If long feed lines are used in the infusion system, more resin will need to be mix into the system to compensate for the resin that will remain in the feed lines. The resin has a limited amount of time in which it will remain in its liquid state. This amount of time is referred to as the pot life of the resin.
The amount of time that the resin will remain usable will likely be less then the stated pot life of the resin. The time spent degassing the resin and the time it takes to fill the mold will use up some of the usable time of the resin. If the fill time is close to the stated pot life, the resin will begin to thicken.

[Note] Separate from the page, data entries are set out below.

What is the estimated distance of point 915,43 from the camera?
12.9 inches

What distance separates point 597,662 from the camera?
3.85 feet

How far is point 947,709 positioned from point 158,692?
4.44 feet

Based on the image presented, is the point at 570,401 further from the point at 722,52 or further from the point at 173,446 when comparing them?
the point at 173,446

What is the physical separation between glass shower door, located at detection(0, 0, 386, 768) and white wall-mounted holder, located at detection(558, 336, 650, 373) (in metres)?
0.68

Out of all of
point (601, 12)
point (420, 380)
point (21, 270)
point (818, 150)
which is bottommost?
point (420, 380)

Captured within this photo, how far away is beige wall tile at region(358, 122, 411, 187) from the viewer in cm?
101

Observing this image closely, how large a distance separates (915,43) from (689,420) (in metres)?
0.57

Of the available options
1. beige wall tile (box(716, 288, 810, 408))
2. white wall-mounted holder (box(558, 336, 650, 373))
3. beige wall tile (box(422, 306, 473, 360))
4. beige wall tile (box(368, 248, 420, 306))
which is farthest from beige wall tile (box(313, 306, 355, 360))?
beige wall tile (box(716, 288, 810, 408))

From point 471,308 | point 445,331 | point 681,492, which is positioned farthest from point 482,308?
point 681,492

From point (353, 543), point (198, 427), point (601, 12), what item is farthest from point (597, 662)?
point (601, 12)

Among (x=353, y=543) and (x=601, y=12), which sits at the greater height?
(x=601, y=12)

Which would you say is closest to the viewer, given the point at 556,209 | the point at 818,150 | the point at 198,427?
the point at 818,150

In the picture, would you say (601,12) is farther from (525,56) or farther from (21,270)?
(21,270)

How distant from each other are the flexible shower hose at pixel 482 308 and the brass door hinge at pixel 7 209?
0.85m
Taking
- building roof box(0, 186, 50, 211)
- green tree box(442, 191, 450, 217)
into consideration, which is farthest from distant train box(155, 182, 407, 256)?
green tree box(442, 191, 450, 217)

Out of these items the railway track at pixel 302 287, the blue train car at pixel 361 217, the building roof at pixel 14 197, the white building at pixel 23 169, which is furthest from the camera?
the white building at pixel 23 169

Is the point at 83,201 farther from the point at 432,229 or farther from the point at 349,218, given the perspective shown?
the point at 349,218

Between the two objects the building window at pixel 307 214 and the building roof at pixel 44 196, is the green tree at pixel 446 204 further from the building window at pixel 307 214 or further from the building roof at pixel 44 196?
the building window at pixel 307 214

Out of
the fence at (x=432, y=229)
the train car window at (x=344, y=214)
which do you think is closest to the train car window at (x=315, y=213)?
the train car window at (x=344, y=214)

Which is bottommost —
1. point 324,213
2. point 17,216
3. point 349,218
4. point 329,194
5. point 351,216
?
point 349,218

Additionally, if the temperature in the infusion area drops, the resin will flow more slow. If the resin flows slowly, it may begin to harden before it reaches the end of the mold. Thus, you should of included some extra time in the infusion system to account for these issues.
For the infusions of large parts, use staged batching of the resin instead of batching the resin into one large batch. If one batch of all of the resin is mixed together, the chemical reaction will cause the resin to cook itself before it reaches the mold. By batching the resin into smaller batches that are mixed at different times, the temperature and viscosity of the resin will remain steady.
By accounting for the weight of the fiber, line loss, flow media, and the pot life of the resin, resin will flow steadily from the mold to each part of the mold. Alot of people forgets that the resin needs to flow smoothy. Its important to monitor the process.